Dataset rows:
*****
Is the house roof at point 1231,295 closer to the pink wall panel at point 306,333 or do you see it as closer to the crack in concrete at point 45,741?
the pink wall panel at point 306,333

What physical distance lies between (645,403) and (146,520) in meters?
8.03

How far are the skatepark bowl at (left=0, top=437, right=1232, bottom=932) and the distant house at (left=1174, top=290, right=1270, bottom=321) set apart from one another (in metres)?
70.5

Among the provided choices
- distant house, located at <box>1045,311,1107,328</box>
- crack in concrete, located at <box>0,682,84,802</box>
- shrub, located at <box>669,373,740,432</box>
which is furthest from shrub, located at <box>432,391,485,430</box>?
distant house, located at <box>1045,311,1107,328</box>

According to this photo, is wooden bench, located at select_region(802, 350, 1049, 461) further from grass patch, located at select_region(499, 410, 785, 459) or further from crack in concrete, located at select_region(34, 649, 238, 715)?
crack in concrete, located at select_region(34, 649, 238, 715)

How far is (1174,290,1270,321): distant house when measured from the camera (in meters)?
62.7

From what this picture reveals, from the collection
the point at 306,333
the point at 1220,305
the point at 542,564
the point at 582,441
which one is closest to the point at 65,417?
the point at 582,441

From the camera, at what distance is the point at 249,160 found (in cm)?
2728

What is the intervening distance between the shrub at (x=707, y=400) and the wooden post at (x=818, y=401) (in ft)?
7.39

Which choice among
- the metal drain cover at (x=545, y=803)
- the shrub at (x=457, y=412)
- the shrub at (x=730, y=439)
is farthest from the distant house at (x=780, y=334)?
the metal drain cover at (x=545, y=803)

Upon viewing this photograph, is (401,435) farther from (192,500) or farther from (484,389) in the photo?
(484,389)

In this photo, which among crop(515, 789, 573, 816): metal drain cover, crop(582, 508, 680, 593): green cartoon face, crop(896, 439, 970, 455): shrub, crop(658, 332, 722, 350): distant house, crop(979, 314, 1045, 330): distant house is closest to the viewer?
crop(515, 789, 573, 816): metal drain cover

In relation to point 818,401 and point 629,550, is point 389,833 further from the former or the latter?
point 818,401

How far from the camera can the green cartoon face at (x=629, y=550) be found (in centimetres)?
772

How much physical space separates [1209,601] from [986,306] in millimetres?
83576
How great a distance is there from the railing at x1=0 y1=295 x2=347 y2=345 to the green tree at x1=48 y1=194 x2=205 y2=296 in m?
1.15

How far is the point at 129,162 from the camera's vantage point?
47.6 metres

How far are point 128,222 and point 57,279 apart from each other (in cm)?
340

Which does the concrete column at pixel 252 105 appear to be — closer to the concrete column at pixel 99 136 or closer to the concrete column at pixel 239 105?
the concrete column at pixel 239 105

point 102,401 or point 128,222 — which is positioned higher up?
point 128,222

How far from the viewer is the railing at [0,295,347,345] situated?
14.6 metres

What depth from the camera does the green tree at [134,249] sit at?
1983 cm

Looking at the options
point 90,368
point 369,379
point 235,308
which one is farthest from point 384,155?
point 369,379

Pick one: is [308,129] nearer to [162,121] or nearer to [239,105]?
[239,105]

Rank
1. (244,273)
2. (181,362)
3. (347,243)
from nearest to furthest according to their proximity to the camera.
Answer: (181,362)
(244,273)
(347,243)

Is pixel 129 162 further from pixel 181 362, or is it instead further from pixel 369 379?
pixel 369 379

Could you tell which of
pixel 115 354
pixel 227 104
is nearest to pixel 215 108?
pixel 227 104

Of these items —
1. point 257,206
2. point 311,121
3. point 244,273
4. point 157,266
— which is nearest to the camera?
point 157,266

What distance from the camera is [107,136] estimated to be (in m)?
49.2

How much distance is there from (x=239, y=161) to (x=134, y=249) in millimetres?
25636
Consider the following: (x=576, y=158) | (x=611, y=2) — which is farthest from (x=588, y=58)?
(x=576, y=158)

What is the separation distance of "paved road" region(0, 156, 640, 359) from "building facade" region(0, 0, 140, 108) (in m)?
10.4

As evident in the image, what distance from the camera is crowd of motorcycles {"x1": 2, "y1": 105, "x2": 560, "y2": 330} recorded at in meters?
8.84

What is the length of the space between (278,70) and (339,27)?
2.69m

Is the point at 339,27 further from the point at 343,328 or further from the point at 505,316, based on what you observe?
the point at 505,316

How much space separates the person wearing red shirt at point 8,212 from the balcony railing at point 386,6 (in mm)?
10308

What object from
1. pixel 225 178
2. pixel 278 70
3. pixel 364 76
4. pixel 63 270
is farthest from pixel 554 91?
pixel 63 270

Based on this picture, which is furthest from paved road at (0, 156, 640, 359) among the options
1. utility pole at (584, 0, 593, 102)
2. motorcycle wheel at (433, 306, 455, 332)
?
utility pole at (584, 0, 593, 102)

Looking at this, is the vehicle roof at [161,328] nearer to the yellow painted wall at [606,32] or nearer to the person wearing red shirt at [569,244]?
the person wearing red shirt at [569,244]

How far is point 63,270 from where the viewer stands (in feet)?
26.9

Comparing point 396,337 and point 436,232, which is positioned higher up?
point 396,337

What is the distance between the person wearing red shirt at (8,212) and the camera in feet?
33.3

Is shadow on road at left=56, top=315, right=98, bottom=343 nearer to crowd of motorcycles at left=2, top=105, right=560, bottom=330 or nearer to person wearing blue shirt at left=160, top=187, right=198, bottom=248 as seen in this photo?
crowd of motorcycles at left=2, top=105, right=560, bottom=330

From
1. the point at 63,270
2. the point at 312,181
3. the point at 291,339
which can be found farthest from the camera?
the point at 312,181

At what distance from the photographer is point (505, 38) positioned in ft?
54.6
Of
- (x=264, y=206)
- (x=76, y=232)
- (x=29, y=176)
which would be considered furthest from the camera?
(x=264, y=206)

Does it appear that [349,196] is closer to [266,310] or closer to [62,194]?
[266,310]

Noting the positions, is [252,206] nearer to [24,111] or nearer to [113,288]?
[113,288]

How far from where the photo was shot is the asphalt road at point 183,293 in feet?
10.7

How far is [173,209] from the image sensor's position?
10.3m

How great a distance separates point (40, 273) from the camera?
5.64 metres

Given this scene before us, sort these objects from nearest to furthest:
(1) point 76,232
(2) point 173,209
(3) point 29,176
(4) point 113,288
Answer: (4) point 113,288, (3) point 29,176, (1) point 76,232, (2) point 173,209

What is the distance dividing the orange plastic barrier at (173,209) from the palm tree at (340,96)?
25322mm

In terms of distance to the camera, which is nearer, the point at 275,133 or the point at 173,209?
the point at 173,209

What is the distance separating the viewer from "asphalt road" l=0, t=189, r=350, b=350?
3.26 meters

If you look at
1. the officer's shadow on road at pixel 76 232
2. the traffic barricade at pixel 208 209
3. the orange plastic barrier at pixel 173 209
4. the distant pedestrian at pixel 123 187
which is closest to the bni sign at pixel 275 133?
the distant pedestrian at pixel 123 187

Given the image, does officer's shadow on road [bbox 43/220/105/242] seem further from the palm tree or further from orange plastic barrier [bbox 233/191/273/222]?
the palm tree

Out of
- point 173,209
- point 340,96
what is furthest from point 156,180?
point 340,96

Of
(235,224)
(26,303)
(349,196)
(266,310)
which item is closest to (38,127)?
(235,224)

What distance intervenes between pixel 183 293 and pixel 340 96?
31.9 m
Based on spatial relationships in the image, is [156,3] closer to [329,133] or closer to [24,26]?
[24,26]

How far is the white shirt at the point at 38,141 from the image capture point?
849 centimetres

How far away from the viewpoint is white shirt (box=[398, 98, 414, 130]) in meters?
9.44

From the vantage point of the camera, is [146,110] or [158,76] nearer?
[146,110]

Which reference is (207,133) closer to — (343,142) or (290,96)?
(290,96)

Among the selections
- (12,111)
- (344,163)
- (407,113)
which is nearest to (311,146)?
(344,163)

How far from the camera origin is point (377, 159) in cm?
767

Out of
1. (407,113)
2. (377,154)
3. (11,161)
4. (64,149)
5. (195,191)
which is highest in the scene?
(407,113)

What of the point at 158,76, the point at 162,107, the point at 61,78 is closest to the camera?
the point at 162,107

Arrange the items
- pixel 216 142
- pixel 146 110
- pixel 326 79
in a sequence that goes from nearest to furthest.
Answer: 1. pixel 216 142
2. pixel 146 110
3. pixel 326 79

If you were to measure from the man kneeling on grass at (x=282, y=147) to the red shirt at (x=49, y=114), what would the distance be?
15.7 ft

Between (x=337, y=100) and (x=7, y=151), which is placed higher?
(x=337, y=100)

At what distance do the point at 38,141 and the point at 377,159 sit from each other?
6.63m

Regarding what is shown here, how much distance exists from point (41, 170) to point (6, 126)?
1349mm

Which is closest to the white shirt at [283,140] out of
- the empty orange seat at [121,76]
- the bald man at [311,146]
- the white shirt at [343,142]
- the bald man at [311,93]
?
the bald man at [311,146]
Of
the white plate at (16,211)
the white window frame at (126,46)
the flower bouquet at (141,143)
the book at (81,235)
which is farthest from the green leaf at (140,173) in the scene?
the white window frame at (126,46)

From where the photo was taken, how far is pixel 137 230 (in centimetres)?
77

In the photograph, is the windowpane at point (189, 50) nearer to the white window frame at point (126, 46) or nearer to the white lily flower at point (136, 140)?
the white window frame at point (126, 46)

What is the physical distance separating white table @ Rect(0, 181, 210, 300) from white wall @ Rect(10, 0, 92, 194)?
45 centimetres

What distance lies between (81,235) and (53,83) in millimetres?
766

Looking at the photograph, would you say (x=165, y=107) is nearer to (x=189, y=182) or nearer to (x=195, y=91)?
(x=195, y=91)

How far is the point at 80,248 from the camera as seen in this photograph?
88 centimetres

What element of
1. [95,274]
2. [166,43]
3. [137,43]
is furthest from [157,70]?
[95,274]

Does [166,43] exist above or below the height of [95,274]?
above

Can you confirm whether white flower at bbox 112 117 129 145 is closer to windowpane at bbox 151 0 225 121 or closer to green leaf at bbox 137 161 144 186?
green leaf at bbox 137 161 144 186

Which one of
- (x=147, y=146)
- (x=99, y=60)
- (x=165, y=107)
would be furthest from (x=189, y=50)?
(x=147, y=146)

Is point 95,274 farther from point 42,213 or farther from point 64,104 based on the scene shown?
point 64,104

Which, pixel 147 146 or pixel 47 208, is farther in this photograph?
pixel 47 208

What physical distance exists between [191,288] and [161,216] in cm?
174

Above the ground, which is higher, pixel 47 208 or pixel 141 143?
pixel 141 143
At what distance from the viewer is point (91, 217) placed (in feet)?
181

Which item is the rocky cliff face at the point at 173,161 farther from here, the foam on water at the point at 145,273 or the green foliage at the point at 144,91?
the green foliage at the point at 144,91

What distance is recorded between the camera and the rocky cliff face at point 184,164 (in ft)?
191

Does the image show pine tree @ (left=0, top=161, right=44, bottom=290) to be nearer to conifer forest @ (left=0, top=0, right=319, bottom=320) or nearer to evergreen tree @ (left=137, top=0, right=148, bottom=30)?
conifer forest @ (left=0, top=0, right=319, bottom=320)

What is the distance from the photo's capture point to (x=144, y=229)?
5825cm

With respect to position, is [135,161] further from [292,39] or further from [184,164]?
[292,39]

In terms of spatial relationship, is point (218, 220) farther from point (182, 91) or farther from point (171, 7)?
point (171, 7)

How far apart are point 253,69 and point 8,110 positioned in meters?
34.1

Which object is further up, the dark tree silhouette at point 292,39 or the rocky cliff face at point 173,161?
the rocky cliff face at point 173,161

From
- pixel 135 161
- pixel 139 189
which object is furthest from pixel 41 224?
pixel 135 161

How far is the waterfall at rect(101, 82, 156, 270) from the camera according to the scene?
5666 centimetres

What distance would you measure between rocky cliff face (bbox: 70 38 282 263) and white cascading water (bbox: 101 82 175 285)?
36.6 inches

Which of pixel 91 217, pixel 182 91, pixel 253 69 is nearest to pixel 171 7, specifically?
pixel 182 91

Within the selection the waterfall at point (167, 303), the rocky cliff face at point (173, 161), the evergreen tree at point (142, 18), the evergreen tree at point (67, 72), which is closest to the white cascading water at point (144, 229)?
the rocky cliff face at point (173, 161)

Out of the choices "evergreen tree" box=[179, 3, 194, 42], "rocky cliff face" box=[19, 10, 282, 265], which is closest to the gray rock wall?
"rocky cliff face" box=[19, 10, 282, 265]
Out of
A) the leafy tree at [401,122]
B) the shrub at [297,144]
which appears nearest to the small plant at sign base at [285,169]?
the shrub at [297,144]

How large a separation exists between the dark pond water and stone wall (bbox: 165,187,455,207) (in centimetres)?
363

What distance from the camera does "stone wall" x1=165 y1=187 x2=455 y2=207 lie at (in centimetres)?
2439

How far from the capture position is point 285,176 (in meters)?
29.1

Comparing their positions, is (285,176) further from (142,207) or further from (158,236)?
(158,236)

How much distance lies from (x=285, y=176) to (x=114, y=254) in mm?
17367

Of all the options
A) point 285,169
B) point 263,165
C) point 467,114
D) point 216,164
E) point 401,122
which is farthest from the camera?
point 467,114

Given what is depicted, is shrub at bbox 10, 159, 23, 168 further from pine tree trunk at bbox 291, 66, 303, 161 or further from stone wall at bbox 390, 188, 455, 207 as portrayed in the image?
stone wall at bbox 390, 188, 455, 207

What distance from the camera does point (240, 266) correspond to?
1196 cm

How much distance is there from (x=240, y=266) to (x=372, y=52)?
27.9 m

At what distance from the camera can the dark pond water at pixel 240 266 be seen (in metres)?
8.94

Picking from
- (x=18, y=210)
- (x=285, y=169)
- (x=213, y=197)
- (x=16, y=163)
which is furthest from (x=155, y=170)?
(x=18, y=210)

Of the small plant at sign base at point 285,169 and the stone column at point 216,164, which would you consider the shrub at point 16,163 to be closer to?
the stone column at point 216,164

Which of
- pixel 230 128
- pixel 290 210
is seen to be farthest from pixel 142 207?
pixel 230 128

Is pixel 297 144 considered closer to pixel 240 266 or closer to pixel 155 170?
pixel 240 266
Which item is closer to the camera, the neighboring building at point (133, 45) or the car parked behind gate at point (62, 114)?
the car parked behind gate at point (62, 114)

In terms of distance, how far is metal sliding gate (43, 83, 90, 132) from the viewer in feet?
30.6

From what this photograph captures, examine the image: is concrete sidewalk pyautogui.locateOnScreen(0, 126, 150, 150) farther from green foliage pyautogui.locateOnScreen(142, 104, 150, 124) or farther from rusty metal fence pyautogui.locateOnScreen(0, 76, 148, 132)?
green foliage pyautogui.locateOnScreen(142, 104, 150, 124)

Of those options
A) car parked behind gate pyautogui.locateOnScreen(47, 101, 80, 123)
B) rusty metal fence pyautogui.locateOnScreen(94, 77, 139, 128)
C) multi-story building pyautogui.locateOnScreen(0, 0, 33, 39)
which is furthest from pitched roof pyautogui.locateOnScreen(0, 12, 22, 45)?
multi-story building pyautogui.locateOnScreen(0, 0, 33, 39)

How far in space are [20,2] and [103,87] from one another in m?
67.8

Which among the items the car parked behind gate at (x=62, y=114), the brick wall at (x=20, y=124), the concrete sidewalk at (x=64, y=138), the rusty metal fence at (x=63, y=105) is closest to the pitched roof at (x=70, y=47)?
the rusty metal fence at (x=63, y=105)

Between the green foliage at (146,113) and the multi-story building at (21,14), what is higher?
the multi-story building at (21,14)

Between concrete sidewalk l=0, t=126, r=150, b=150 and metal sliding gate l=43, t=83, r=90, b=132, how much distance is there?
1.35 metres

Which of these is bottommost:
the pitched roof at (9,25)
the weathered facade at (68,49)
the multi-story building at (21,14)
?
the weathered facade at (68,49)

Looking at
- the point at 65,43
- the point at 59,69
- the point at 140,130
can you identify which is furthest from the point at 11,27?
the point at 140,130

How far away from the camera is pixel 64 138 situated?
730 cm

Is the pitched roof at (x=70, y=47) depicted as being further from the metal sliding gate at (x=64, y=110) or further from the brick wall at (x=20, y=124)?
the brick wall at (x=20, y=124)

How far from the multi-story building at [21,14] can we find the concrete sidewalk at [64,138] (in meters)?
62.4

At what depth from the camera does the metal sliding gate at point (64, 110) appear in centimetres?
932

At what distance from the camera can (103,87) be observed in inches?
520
*****
[Work to complete] Everything from the line containing "Of those options" to the end of the data above should be quoted exactly, please, both ends included, and nothing outside that span.

[Exercise output]
Of those options
A) car parked behind gate pyautogui.locateOnScreen(47, 101, 80, 123)
B) rusty metal fence pyautogui.locateOnScreen(94, 77, 139, 128)
C) multi-story building pyautogui.locateOnScreen(0, 0, 33, 39)
which is furthest from pitched roof pyautogui.locateOnScreen(0, 12, 22, 45)?
multi-story building pyautogui.locateOnScreen(0, 0, 33, 39)

How far in space are [20,2] and [103,87] from one another in m?
67.8

Which among the items the car parked behind gate at (x=62, y=114), the brick wall at (x=20, y=124), the concrete sidewalk at (x=64, y=138), the rusty metal fence at (x=63, y=105) is closest to the pitched roof at (x=70, y=47)?
the rusty metal fence at (x=63, y=105)

Between the green foliage at (146,113) and the multi-story building at (21,14), what is higher?
the multi-story building at (21,14)

Between concrete sidewalk l=0, t=126, r=150, b=150 and metal sliding gate l=43, t=83, r=90, b=132, how much distance is there?
1.35 metres

Which of these is bottommost:
the pitched roof at (9,25)
the weathered facade at (68,49)
the multi-story building at (21,14)
?
the weathered facade at (68,49)

Looking at
- the point at 65,43
- the point at 59,69
- the point at 140,130
can you identify which is furthest from the point at 11,27?
the point at 140,130

How far away from the camera is pixel 64 138 situated?
730 cm

Is the pitched roof at (x=70, y=47) depicted as being further from the metal sliding gate at (x=64, y=110) or further from the brick wall at (x=20, y=124)?
the brick wall at (x=20, y=124)

How far from the multi-story building at [21,14] can we find the concrete sidewalk at [64,138] (in meters)?
62.4

At what depth from the camera does the metal sliding gate at point (64, 110) appear in centimetres?
932

At what distance from the camera can (103,87) be observed in inches?
520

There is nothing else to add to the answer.